# Help me choose: Gameroom or Media room?



## Picture_Shooter (Dec 23, 2007)

Hey guys,

Debating on which direction I should go about my future theater room.

The home we’re building is actually a 1-story. It does have the option to build either a game-room, media room or both.
I would love to have both, but not going to justify $30k doing so. So it has to be one or the other.
So I am here asking for opinions @ HTS friends / neighbors on which I should choose and why. 
Below I will post pictures and dimensions of each room and how it would look.

1st GAMEROOM
The Game-Room is a little bigger than the media room. The size is (LxW) 19.5’ x 18.5’.
Cons: Has three windows. It is not closed in as it has a half-wall coming up the stairs and also no door. Will need to sub contract someone to close it off, put a door and light-control (due to windows) (probably be more of an headache to go that route).

Pros: Choosing the game room is $3300 less (LESS). It’s little bit bigger than the media-room

2nd MEDIA ROOM
The Media-Room is smaller. The size of it is (LxW) 16’x19’.
Cons: It is smaller than the game-room build. Cost $3300 more than the game-room option.
Pros: No windows, has columns for future light sconces. Builder will include 7.1 or 5.1 pre-wiring. Has the double-doors going into media-room. It has a closet for storage or media / audio equipment (if I choose to put it in there). It does have the raised ceiling (which in actually included right now).

Here are the pictures:

The Game-Room:









The Media-Room:


----------



## ALMFamily (Oct 19, 2011)

Well, there is a fair bit of personal preference here, but if it were mine to do, I would opt for the media room. Granted, it is $3300 more (the size difference is small IMO), but I spend more time watching movies than playing games, etc.

Also, the media room design could still be used as a game room if you change your mind later - seems like the game room design would not be able to be used as a media room unless you addressed the windows (thus eating into that $3300).


----------



## Picture_Shooter (Dec 23, 2007)

ALMFamily said:


> Well, there is a fair bit of personal preference here, but if it were mine to do, I would opt for the media room. Granted, it is $3300 more (the size difference is small IMO), but I spend more time watching movies than playing games, etc.
> 
> Also, the media room design could still be used as a game room if you change your mind later - seems like the game room design would not be able to be used as a media room unless you addressed the windows (thus eating into that $3300).

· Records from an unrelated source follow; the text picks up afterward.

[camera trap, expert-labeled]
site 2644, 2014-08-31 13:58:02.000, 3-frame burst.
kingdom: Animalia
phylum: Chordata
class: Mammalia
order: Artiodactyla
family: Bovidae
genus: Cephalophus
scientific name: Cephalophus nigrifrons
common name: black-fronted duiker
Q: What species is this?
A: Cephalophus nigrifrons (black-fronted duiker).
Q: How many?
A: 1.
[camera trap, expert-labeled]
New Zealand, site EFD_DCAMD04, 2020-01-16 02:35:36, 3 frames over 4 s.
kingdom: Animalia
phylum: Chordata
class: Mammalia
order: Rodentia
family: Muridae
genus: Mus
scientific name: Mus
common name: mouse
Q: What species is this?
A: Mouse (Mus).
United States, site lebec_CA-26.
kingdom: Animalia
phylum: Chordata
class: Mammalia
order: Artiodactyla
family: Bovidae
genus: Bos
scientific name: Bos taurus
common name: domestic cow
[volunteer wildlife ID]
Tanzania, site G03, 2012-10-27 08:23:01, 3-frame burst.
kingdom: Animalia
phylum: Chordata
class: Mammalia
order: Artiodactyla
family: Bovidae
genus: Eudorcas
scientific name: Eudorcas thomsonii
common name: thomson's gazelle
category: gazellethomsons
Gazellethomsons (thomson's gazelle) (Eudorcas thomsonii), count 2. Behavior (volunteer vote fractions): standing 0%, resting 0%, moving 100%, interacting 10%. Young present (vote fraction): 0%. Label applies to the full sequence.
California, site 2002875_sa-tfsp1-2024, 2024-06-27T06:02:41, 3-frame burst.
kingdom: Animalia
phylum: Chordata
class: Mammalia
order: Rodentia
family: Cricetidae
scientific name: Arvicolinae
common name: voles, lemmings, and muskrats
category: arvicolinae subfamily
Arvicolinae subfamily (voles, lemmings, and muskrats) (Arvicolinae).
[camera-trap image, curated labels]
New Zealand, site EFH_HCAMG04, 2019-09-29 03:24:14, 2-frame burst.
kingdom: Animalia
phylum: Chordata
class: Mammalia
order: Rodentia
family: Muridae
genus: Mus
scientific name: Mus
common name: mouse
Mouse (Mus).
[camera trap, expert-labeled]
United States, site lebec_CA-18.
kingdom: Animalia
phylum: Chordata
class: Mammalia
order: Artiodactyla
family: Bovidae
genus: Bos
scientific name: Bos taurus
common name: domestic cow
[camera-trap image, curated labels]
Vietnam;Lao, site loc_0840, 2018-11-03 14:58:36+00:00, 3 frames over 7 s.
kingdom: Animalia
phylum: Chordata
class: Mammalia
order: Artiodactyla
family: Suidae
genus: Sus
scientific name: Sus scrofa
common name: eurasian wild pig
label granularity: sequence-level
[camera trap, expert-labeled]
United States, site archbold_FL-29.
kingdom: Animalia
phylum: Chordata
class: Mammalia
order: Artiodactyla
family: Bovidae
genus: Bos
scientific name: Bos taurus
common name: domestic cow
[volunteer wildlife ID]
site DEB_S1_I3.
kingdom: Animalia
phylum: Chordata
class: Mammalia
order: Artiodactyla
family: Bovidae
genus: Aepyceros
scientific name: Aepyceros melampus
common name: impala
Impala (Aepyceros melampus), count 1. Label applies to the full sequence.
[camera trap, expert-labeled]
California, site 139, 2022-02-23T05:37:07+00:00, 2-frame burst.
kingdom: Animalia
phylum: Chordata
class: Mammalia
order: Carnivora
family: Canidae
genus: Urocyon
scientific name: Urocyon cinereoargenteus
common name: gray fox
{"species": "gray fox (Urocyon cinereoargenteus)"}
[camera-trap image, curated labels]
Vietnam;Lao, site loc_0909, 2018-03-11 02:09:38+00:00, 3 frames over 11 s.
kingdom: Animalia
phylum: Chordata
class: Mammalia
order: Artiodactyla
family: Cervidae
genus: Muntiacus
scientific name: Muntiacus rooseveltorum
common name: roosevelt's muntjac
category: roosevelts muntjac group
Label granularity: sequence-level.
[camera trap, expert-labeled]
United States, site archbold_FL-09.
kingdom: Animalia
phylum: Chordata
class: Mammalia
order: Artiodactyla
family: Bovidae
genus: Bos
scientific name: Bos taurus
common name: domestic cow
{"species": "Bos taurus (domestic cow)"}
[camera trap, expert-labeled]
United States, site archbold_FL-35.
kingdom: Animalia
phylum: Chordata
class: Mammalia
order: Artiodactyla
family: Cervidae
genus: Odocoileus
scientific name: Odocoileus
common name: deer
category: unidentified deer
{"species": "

Agreed. I guess what I have to take at heart is $3300 difference. Example: how much would it cost to hire sub contractor cover wndows (sheet rock to cover them as they would not exist if I was to do the game room)?
Also closing up that half-wall and creating a door as you are at the top of the stairs going into the game room. 
Getting 7.1 pre-wired into the room, but the media room seems more realistic as it would be a true HT room :sn:


----------



## ALMFamily (Oct 19, 2011)

Picture_Shooter said:


> Agreed. I guess what I have to take at heart is $3300 difference. Example: how much would it cost to hire sub contractor cover wndows (sheet rock to cover them as they would not exist if I was to do the game room)?
> Also closing up that half-wall and creating a door as you are at the top of the stairs going into the game room.
> Getting 7.1 pre-wired into the room, but the media room seems more realistic as it would be a true HT room :sn:


They could do that of course, but then you have to consider the look from the outside as well and how you wish to address that - you would more than likely want to insulate behind that sheet rock and now you have a window looking at insulation.

To offer some hard costs, I had someone do the framing for my HT room - just the walls and one soffit. It took 2 people 1.5 days and it cost me about $900. 

I have a sneaking suspicion that, in the end, if you choose to change to a media room it will come close to eating up that $3300..........


----------



## Picture_Shooter (Dec 23, 2007)

ALMFamily said:


> They could do that of course, but then you have to consider the look from the outside as well and how you wish to address that - you would more than likely want to insulate behind that sheet rock and now you have a window looking at insulation.
> 
> To offer some hard costs, I had someone do the framing for my HT room - just the walls and one soffit. It took 2 people 1.5 days and it cost me about $900.
> 
> I have a sneaking suspicion that, in the end, if you choose to change to a media room it will come close to eating up that $3300..........


I just got an e-mail today from the home builder. She said a new promo came out today, which was 50% off all upgrades / add-on's. So that means I will get this media room 50% off. 
Yea I think the media room is more ideal as this is going to be my "Man-Cave".


----------